Sorry but it’s a black and white thing in this case, r either you’re under the speed limit and not breaking the law or you’re over the speed limit and breaking the law.
Also, tons of people object to speed camera tickets and win, the only difference is that there’s no officer there when the event happened to tell them “Say that to the judge if you’re not happy.”, the end result is the same.
tryptaminev@feddit.de 9 months ago
Sorry, but that is a gross misinterpretation. Drivers are not victims of an intrinsic speed devil that they cannot escape. They still choose to violate the speed limit in most cases.
What was done in these countries is to acknowledge, that physical design is more effective as enforcement, than the cop with a speed-meter.
Still the explicit intent is to enforce speed-limits, knowing that people would violate them if they could, but they can’t because they would wreck their car.

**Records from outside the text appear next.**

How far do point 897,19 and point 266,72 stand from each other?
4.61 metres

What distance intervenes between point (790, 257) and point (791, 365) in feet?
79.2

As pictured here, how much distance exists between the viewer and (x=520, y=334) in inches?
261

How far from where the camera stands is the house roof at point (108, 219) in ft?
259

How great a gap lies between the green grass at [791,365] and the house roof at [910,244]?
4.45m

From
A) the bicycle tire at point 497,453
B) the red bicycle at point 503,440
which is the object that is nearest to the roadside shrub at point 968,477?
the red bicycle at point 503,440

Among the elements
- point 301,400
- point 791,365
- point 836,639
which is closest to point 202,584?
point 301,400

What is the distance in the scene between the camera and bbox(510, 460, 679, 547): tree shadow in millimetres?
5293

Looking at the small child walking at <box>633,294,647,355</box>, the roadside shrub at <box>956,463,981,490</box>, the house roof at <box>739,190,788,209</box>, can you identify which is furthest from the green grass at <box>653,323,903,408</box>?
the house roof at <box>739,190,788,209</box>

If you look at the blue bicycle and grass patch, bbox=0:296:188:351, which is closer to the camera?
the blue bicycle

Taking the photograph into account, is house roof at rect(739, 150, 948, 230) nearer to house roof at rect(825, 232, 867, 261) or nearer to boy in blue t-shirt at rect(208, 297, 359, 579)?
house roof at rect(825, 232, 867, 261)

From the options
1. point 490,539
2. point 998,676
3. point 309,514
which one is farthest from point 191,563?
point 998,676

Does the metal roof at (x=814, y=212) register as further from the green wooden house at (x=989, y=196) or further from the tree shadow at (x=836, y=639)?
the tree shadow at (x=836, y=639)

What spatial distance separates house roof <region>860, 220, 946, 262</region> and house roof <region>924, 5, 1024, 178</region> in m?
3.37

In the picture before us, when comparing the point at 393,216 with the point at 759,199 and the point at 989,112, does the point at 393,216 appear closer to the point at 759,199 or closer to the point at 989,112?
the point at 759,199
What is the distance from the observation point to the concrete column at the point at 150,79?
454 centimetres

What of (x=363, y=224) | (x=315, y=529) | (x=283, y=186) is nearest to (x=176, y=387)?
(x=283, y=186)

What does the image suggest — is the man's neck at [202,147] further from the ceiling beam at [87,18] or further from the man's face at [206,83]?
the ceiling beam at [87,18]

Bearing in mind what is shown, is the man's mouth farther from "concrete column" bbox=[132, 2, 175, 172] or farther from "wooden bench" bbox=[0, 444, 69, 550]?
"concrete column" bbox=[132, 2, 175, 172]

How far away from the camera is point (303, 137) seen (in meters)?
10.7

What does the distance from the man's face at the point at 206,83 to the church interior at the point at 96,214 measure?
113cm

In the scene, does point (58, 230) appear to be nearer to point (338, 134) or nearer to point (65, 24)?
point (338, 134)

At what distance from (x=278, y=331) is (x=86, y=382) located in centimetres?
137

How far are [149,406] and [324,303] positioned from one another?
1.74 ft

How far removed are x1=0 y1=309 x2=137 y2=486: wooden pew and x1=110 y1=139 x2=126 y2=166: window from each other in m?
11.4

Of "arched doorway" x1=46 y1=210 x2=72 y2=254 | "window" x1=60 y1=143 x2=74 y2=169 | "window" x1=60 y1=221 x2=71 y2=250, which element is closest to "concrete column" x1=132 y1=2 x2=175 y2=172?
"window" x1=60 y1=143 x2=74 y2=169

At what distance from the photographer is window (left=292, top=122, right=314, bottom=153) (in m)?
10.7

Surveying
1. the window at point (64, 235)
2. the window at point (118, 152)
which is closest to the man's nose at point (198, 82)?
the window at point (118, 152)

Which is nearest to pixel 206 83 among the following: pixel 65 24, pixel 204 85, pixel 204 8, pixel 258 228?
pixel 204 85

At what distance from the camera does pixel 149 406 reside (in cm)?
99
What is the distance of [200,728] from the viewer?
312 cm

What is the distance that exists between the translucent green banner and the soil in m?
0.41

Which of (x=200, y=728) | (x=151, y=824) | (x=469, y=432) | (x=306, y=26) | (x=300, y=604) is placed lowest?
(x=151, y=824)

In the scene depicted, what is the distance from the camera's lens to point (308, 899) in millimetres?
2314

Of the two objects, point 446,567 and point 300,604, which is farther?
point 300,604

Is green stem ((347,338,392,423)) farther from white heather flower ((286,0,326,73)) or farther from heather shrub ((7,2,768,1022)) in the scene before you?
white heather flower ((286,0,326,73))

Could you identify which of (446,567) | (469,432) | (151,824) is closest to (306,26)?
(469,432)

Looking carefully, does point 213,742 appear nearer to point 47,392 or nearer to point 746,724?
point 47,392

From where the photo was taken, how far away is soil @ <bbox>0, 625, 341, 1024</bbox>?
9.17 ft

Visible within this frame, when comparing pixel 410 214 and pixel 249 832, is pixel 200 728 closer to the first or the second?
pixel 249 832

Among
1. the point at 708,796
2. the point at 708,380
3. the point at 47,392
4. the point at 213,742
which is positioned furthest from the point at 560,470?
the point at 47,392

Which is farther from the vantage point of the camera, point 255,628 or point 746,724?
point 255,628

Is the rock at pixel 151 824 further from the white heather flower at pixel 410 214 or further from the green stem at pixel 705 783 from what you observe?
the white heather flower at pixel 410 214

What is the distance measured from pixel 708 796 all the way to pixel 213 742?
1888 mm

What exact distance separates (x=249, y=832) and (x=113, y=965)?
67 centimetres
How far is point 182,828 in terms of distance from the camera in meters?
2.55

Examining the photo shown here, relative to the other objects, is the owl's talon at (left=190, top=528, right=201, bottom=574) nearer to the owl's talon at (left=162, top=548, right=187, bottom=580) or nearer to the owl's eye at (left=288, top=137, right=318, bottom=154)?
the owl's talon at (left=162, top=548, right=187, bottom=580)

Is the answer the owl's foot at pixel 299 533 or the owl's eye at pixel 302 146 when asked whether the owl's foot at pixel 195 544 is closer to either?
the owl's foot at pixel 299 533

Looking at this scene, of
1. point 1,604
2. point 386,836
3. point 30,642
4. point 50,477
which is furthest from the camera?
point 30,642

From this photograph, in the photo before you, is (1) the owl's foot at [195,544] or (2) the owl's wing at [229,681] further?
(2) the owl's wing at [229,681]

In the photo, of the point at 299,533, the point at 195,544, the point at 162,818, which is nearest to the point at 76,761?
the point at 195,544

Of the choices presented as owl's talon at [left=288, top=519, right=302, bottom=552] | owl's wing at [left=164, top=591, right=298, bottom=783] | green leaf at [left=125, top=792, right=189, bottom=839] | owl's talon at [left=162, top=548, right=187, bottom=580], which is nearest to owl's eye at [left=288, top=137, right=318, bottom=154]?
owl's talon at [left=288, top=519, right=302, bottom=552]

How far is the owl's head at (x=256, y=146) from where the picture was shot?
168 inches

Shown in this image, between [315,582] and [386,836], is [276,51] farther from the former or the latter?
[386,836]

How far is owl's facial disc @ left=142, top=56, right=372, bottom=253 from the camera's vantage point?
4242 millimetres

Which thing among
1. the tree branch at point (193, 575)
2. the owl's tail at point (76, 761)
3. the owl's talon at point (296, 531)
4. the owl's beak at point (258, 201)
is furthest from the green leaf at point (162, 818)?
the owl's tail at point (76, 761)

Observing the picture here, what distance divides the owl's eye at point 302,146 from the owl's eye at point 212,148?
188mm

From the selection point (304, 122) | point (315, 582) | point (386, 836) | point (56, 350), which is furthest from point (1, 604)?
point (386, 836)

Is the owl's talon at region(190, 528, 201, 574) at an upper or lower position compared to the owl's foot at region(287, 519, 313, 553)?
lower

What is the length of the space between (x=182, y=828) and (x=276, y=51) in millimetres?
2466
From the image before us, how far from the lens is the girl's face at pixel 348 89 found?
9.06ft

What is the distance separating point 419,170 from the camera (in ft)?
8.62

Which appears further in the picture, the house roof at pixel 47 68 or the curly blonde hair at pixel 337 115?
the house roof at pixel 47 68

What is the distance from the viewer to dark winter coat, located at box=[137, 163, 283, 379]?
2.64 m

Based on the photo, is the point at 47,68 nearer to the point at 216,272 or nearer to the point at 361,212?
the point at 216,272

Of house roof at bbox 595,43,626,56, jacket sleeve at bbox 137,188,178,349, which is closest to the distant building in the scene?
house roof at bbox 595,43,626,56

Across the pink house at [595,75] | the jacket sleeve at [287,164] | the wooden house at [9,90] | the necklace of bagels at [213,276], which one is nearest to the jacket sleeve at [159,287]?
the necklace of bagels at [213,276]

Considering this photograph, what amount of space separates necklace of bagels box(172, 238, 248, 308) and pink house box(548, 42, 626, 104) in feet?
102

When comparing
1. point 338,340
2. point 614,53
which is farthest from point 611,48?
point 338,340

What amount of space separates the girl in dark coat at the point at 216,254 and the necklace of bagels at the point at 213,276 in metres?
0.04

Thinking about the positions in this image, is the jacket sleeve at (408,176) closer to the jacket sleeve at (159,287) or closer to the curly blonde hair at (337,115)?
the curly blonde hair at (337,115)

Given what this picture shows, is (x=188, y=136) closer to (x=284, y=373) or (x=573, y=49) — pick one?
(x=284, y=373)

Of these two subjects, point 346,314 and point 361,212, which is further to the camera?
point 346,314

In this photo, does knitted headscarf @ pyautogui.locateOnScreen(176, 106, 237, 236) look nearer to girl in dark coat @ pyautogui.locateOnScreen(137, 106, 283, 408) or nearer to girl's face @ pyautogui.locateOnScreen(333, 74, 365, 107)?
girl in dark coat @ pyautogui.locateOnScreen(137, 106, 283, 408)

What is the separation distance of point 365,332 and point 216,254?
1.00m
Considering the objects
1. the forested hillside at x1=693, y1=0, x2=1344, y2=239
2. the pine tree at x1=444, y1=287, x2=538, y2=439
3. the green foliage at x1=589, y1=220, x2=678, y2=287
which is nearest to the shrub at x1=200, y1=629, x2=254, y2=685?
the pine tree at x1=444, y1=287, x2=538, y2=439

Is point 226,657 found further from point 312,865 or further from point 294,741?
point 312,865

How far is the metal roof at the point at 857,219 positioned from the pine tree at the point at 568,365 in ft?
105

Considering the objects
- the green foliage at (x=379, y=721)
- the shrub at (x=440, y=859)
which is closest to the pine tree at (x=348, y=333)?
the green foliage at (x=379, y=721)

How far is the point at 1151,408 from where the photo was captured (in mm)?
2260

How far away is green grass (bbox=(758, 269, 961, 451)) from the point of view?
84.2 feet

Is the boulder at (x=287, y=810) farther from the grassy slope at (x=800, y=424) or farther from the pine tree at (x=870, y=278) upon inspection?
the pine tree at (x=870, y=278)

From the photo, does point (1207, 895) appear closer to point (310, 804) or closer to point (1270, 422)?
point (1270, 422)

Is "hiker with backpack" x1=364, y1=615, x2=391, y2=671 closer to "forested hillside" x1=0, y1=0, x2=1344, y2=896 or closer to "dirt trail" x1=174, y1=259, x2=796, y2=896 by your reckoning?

Still those people choose to violate and are responsible for their actions.
grue@lemmy.world 9 months ago
I gotta be honest; I don’t understand what point you’re trying to make. First you tell me I’m wrong that it’s essential to fix the design of the street to facilitate the correct speed, then you agree with me that “physical design is more effective as enforcement,” then you say that the risk of people wrecking their car effectively deters them from speeding, then you say they choose to speed anyway.
tryptaminev@feddit.de 9 months ago
You say that speed limits shouldnt be enforced as they would be a “symptom” of poor road design. This abolishes the speeding drivers from their own responsibility for violating the traffic rules.
You misinterpret the design choice as the opposite of bad road design, therefore goad road design, which implies a generality. However these design choices are made solely and explicitly to enforce speed limits. They have disadvantages in other ways e.g. if you make spots where only one car can pass at a time, it makes traffic less efficient. These disadvantages wouldn’t be needed if people would take their responsibility not to speed seriously.
Good design or bad design, many people will speed if they can get away with it. With a proper enforcement through speed cameras, and proper penalties for speeding, e.g. losing your licences for repeated offenses or having your vehicle impounded, could equally serve for enforcement. They are just more expensive, so making design choices is prefered by some countries.
But still people who speed chose to speed. They chose to violate the traffic rules and they chose to endanger other people and themselves. So speeding is never a “symptom” of road design. It is always a “symptom” of selfish assholes that should not be given the right to operate dangerous vehicles.
grue@lemmy.world 9 months ago
No, they’re designed to discourage people from exceeding the design speed, which is different.
Jeez, it’s not as if the vast majority of speeders are mustache-twirling villains doing it for the evulz who are incorrigible short of being punished by the law! They just think it’s safe to be driving that speed because the overly-generous street design misleads them.
Look, here’s the bottom line: the whole concept of a “speed limit” only exists in the first place because of a mismatch between the design speed and the speed people want to drive, which makes it unsafe. If you fix the geometry of the street to eliminate the mismatch such that the speed people want to drive at is safe, you don’t need the limit anymore and can just fall back on “reasonable and prudent.”
Y’all are acting like we need speed limits for their own sake, just to have something to enforce.